Expecting a (very) simple solution? This could help: _Annie, une amie, mange une pomme._

*To conclude* (again my humble point of view):
It is more complicated than it sounds, in fact.
I strongly recommend to look for a French language specialist: grammar, semantics, and so on...


Maître Capello said:


> C'est une de mes amies. → Even if you have some male friends as well, she belongs to the sub-group of your female friends.
> Elle est l'un de mes amis les plus proches. → The masculine implies that she belongs to your close friends (both male and female).
> Elle est l'une de mes amies les plus proches. → The feminine implies that you're talking about your close female friends only.


Why not? It sounds interesting...
I'm afraid the debate is not closed about one of my friends...


----------



## Nicomon

Another option which is of course colloquial/familiar, then again often heard (and mentioned in one of the threads that Capn'Prep linked to) would be :

_- Annie, une amie à moi... 

_Now whether you write _une de mes ami*e*s _or _une de mes amis, _nobody will hear the difference when you say it.


----------



## Maître Capello

UKnight said:


> _Annie, un__e__ de mes ami__s__, mange une pomme._ (Tolerated, *BUT*, not correct!)
> _Annie, une de mes ami__es__, mange une pomme._ (ILLOGICAL: There's only *one* girl and there's at least one boy in our context [nine in fact]!)

Record set
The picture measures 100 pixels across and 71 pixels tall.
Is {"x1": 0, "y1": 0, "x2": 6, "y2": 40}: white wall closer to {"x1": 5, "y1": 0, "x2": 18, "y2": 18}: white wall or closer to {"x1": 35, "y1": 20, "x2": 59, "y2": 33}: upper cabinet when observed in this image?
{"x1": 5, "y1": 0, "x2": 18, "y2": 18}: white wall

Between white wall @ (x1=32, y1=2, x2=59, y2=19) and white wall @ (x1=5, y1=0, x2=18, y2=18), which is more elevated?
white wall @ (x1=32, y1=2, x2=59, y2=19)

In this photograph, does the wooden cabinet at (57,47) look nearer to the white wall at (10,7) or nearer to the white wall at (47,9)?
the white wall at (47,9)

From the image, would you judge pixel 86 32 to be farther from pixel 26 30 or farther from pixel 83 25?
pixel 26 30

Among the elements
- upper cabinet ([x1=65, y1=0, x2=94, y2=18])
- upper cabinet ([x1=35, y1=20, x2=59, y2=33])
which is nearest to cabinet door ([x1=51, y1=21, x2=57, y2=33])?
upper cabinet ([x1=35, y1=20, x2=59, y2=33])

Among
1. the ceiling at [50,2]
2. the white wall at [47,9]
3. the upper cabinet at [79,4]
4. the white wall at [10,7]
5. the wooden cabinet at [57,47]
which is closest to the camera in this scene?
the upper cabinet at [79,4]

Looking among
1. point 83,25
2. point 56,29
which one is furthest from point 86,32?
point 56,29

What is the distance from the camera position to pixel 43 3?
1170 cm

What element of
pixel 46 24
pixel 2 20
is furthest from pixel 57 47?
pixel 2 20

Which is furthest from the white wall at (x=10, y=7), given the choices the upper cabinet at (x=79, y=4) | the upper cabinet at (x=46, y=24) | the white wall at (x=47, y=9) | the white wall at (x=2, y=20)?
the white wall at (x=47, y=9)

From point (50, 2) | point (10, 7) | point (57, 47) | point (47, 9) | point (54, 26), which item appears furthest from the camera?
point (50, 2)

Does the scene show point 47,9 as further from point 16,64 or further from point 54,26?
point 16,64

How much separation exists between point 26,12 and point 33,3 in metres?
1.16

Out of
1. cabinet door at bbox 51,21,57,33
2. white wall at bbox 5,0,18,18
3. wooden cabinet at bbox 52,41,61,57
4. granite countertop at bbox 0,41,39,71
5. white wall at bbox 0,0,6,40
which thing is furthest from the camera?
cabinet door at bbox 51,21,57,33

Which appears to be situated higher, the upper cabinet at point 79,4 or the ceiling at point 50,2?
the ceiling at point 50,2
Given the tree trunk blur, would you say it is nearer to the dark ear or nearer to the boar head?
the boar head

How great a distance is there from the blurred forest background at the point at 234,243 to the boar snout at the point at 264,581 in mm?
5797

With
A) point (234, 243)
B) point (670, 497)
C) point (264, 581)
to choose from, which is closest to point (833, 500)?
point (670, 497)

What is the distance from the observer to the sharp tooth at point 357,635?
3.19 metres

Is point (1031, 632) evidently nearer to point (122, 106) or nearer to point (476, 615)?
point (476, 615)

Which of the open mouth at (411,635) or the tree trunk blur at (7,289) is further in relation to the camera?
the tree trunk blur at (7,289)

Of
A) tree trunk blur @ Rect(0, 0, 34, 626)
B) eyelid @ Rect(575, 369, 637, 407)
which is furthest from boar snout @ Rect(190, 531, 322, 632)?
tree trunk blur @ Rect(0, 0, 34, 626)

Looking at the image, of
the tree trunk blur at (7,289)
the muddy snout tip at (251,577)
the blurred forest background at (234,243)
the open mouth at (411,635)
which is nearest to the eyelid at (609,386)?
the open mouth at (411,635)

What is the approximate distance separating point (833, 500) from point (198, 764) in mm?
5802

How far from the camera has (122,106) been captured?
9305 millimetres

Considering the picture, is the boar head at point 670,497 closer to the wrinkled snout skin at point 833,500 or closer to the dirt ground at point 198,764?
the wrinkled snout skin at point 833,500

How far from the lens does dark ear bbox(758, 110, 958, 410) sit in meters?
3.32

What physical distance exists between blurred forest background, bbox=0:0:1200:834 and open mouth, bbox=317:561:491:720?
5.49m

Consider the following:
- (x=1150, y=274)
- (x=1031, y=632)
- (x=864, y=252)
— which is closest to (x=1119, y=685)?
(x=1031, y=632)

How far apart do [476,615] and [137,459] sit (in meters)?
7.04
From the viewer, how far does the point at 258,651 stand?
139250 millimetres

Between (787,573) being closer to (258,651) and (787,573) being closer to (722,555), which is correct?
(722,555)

Set of tasks
a) Translate this sentence from the French grammar thread into Spanish: "It is more complicated than it sounds, in fact."
b) Continue the French grammar thread from the point where it stops.

Answers provided
a) De hecho, es más complicado de lo que parece.

b)
Your first sentence is neither correct nor idiomatic. I therefore wouldn't say that it could be “tolerated.” It is definitely a solution that seems *logical*, but it is not one I would suggest since it is not *natural*.

As for the second sentence, it is *very logical* on the contrary and does make sense in French. In English, “friend” being genderless, it is also sex neutral and hence encompasses both male and female friends. It is therefore natural in English to refer Annie as one of your friends without any specification of sex (“Annie is one of my friends”). On the other hand, in French we naturally distinguish male and female friends since we have two different words for that: _ami_ and _amie_. We therefore quite naturally say in French that Annie is one of our female friends (_Annie est l'un*e* de mes ami*e*s_). Note by the way that the presence of some other friends is irrelevant here: Annie is not only one of the friends who are with you; she is also one of all the friends you have, most of whom are not present.

Rephrasing the whole thing as per Nicomon's suggestion is definitely a solution. But if for some reason you want to keep the same sentence structure in French, the all-feminine solution (_un*e* de mes ami*e*s_) is definitely the way to go in the vast majority of contexts since it is usually pointless to make it clear that she is not only one of your female friends, but also one of your friends without any sex distinction.


----------



## CapnPrep

As I understood it, UKnight was imagining a situation where you have several friends, but Annie is the only girl among them. (Although then I don't know who Béatrice, Zazie, etc. are…) 

Anyway, let's assume you only have one female friend, Annie. Maybe you somehow never noticed before that all of your other friends were male, or maybe you don't want to specifically call attention to this fact by referring to Annie as _ma seule amie-‹e›_ or whatever. In this situation, _une de mes amies_ is factually incorrect (or at best misleading), because _mes amies_ is a group that does not exist.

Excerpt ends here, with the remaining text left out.